Collected data:

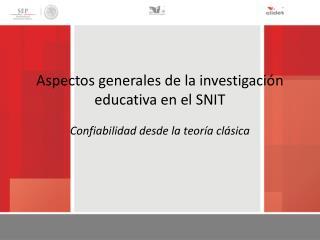 Aspectos generales de la investigación educativa en el SNIT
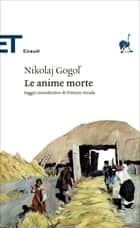 Le anime morte eBook by Nikolaj Gogol', Agostino Villa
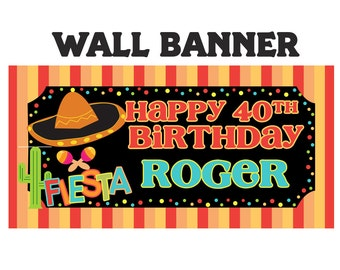 Mexican Fiesta Party Banner ~ Personalize Party Banners Indoor or Outdoor Sombrero Birthday Banner, Vinyl Printed Banner, 40th Birthday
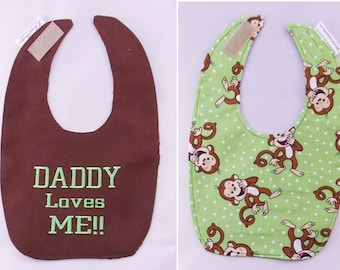 DADDY Loves ME - Monkey Business- Reversible Small Baby Bib - FREE Shipping to U.S.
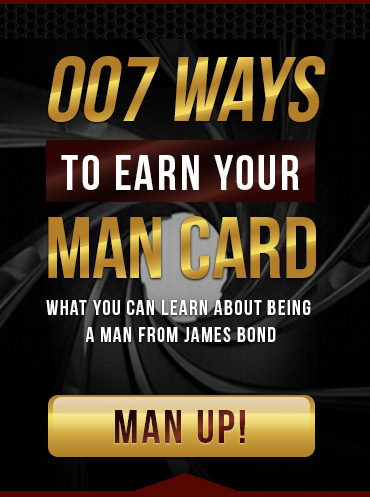 007 ways to earn your man card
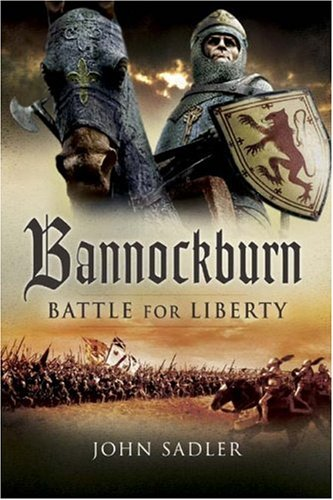 9781844156733: Bannockburn: Battle for Liberty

> **Assignment**: Every entry above needs to be printed again exactly, with its pictures left out.

> **Reply to the exercise**:
 Aspectos generales de la investigación educativa en el SNIT
 Le anime morte eBook by Nikolaj Gogol', Agostino Villa
 Mexican Fiesta Party Banner ~ Personalize Party Banners Indoor or Outdoor Sombrero Birthday Banner, Vinyl Printed Banner, 40th Birthday
 DADDY Loves ME - Monkey Business- Reversible Small Baby Bib - FREE Shipping to U.S.
 007 ways to earn your man card
 9781844156733: Bannockburn: Battle for Liberty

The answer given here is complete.